The human microbiome is constantly evolving and has been observed to change with age. The presence of unusually early microbiome aging patterns, relative to chronological age, could potentially signal altered susceptibility for age-related diseases. Conversely, a “young” microbiome might offer clues on how to decelerate the aging process1. This is why researchers from IBM and University of California San Diego (UC San Diego) recently investigated the robustness of the human microbiome as an indicator of age. The results revealed that the skin microbiome provides the most accurate prediction of age, on average to within a few years of the true age in healthy subjects, compared to oral and gut microbiomes. The research, which is part of an ongoing collaboration on AI for Human Microbiome between IBM Research and UC San Diego under the AI Horizons Network was published today in the journal mSystems, titled: “Human skin, oral, and gut microbiomes predict chronological age.”
In this study, microbiome sequencing data contained in public repositories, including those from fecal (representing gut microbiota), saliva (representing oral microbiota) and skin samples from several continents, was processed with a state-of-the-art bioinformatic pipeline to ensure coherence and compatibility of the heterogeneous data. Machine learning was then applied to predict age from the relative abundance of microbes within the sampled microbiomes. Random forest regression models, tuned, trained and tested for the task, recaptured the previously association between the gut microbiome and age.

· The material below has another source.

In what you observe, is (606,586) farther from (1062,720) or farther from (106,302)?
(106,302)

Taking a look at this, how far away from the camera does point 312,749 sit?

The distinct capability for age prediction from gut (A), oral (B), and skin (C) microbiomes. Spline fit to the data is also shown (blue curve). Although the skewed age distribution in the skin or oral microbiota data set may decrease the accuracy of age prediction for the older adults, it will not affect the conclusions about the relative abilities of different human microbiomes to predict age. Prediction performances at increasing numbers of microbial species were obtained by retraining the random forest classifier on the top-ranking features (ASVs), shown in terms of mean absolute error (MAE) from gut (D), oral (E), and skin (F) microbiota identified with previous random forest models trained in different cohorts. Data are from Qiita studies 11757, 10317, 550, 1841, 1774, 2010, 2024, 2202, 11052, and 10052.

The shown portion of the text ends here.